The judges in our county will not mandate intervention services that exceed six months, which is why we offer a 26-week program. Usually, about 18 weeks into the program, men have begun to make changes in themselves, and those changes affect their relationships. Then someone comes in at week 20 and announces, “This crap doesn’t work. Now that I let her go out without the third degree, now that I don’t [do that thing I used to do], she’s started arguing or walking out when I’m talking to her or she’s refusing to do things.” To which one of the facilitators will say, “You’re welcome.”
It’s often difficult to be grateful for. It can be difficult to be grateful that a partner is acting out with some form of resistance, some form of power. Difficult to understand it at all, much less understand it as a good benchmark.

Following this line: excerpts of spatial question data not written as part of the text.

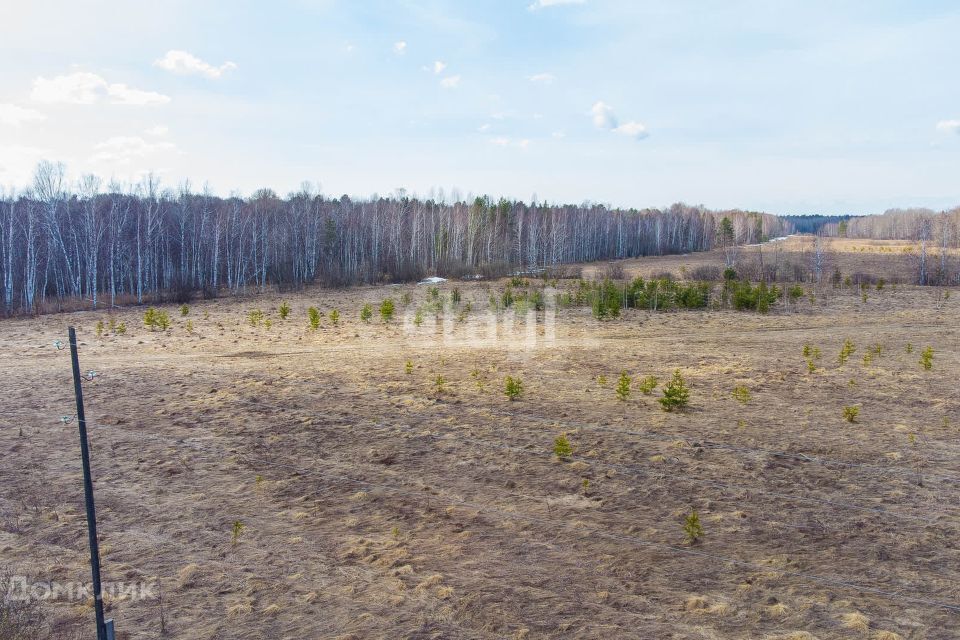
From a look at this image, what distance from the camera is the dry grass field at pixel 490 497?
218 inches

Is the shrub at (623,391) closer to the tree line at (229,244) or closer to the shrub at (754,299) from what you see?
the shrub at (754,299)

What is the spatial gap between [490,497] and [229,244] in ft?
131

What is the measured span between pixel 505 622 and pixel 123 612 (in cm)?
342

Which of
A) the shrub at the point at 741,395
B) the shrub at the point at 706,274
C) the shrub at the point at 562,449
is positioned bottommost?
the shrub at the point at 562,449

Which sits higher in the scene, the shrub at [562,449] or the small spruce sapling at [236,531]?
the shrub at [562,449]

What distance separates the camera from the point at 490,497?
7.94 m

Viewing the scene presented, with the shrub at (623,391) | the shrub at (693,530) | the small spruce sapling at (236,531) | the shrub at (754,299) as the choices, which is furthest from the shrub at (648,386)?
the shrub at (754,299)

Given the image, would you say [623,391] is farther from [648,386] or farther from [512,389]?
[512,389]

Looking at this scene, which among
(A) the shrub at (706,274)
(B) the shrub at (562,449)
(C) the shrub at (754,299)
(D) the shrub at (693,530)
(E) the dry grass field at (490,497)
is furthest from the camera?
(A) the shrub at (706,274)

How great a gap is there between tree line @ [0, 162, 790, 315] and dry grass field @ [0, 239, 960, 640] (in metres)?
22.0

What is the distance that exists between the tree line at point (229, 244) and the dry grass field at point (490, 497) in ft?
72.2

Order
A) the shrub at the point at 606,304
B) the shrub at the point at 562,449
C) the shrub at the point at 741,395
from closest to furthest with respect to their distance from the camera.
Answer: the shrub at the point at 562,449 < the shrub at the point at 741,395 < the shrub at the point at 606,304

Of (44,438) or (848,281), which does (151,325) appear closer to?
(44,438)

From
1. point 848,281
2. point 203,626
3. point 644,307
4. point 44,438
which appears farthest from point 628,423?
point 848,281
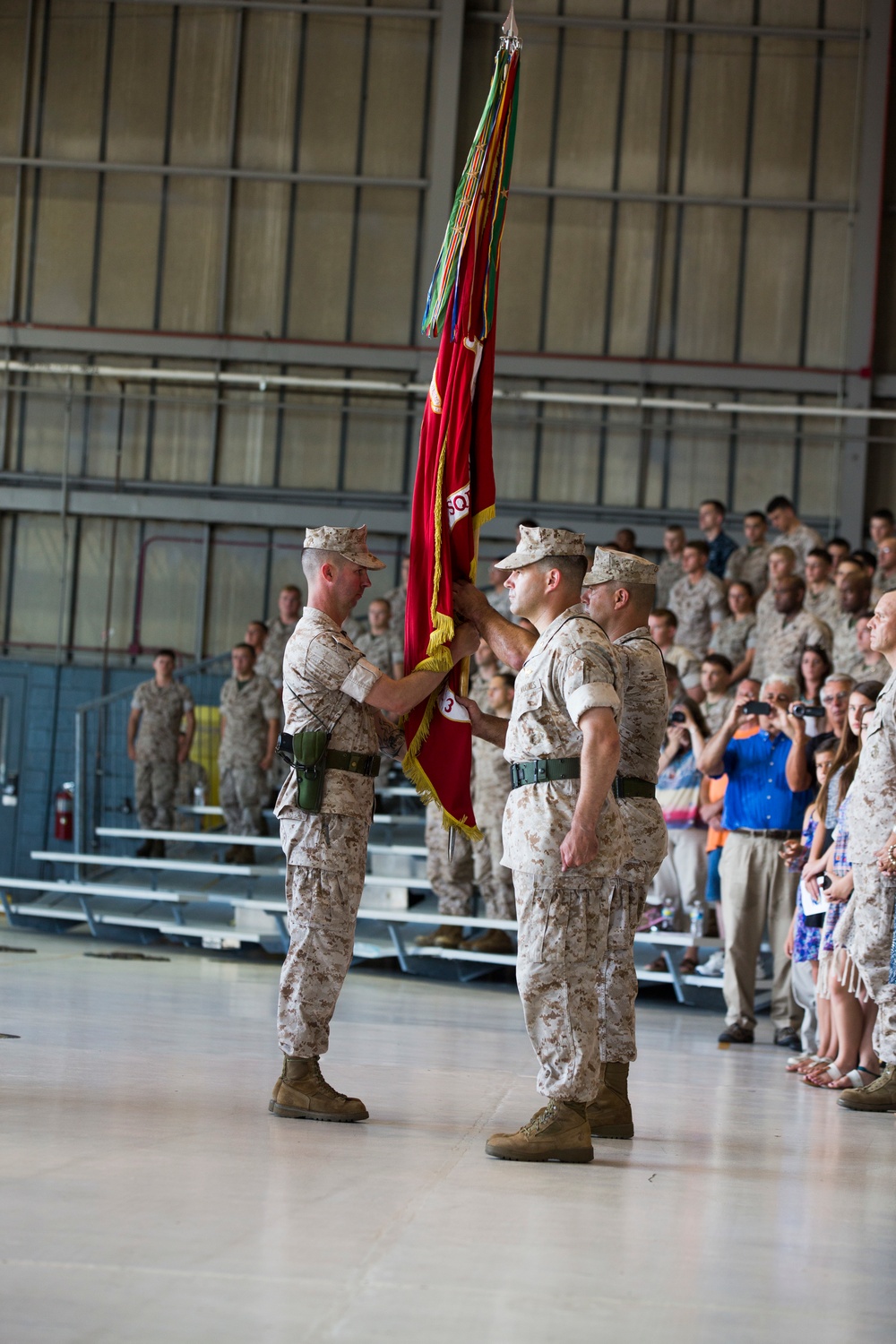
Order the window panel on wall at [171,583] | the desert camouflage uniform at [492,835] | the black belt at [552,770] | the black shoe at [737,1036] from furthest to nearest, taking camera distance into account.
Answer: the window panel on wall at [171,583]
the desert camouflage uniform at [492,835]
the black shoe at [737,1036]
the black belt at [552,770]

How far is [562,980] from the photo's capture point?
151 inches

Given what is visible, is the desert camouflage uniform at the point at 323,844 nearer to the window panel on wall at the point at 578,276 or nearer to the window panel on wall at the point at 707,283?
the window panel on wall at the point at 578,276

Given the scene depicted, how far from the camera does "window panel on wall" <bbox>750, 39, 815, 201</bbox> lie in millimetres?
14414

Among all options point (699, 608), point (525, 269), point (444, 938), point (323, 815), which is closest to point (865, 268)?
point (525, 269)

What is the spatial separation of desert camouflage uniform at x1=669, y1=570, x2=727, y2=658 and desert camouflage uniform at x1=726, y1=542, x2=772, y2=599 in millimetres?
311

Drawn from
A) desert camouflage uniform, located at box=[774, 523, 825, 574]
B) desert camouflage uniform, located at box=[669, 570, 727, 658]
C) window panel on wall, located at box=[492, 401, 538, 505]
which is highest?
window panel on wall, located at box=[492, 401, 538, 505]

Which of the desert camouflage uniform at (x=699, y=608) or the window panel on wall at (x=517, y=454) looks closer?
the desert camouflage uniform at (x=699, y=608)

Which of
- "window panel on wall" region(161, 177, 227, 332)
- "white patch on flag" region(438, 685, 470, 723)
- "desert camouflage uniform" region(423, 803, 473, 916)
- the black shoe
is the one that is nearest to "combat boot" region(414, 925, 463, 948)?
"desert camouflage uniform" region(423, 803, 473, 916)

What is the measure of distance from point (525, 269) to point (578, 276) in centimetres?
54

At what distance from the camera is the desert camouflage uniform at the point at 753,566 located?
37.8 feet

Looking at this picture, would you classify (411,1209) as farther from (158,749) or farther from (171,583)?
(171,583)

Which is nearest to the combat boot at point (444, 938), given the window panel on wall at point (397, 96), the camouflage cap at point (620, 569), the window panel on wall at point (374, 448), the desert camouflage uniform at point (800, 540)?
the desert camouflage uniform at point (800, 540)

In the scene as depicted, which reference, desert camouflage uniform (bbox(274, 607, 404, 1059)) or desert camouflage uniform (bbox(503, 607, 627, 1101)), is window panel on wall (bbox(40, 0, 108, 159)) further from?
desert camouflage uniform (bbox(503, 607, 627, 1101))

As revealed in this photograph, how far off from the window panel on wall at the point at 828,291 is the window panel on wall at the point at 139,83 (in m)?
6.89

However, what his partner’s resistance or acting out means is that he may be doing something right. The likely explanation for her new behavior is that she is no longer afraid.
Back on the playground is an explanation. Looking at the seesaw…
The person with the most power sits comfortably on the ground while the person on the other end dangles up in the air. Sometimes protesting. Sometimes scared.
If some weight is added onto the in-the-air side, if that power differential shifts, the person on the ground obviously shifts, perhaps to where his feet are no longer touching the ground.
However, rather than a sense of being equal, it feels
Here’s the unrecognized essence of power. Power can’t be given. Even with the best of intentions, you can’t grant power to someone else. If you have the ability and option to give power, you still have the option and power to take it back.
Power cannot be granted. It can be shared only when someone has taken it.
In a recent battering intervention group, we were discussing women in government. Someone referred to “when women were given the right to vote.”
“Given!?” I asked, probably too firmly. I heard someone say a soft, “Uh-oh.”
I went on, of course. Women weren’t “given” the right to vote. They fought for it. They strived and struggled and suffered in intellectual and physical battles to take the power to be able to vote.
Whoever has the dominant power in a relationship does not simply decide to share power. And it is also not enough that he simply reconciles being okay when power is taken from him. He must also value the increased richness of the new relationship when power is taken from him.
And, whether it’s in political/social relationships or in an intimate partner relationship the person from whom power is taken must figure out how to nourish, support it, and appreciate it.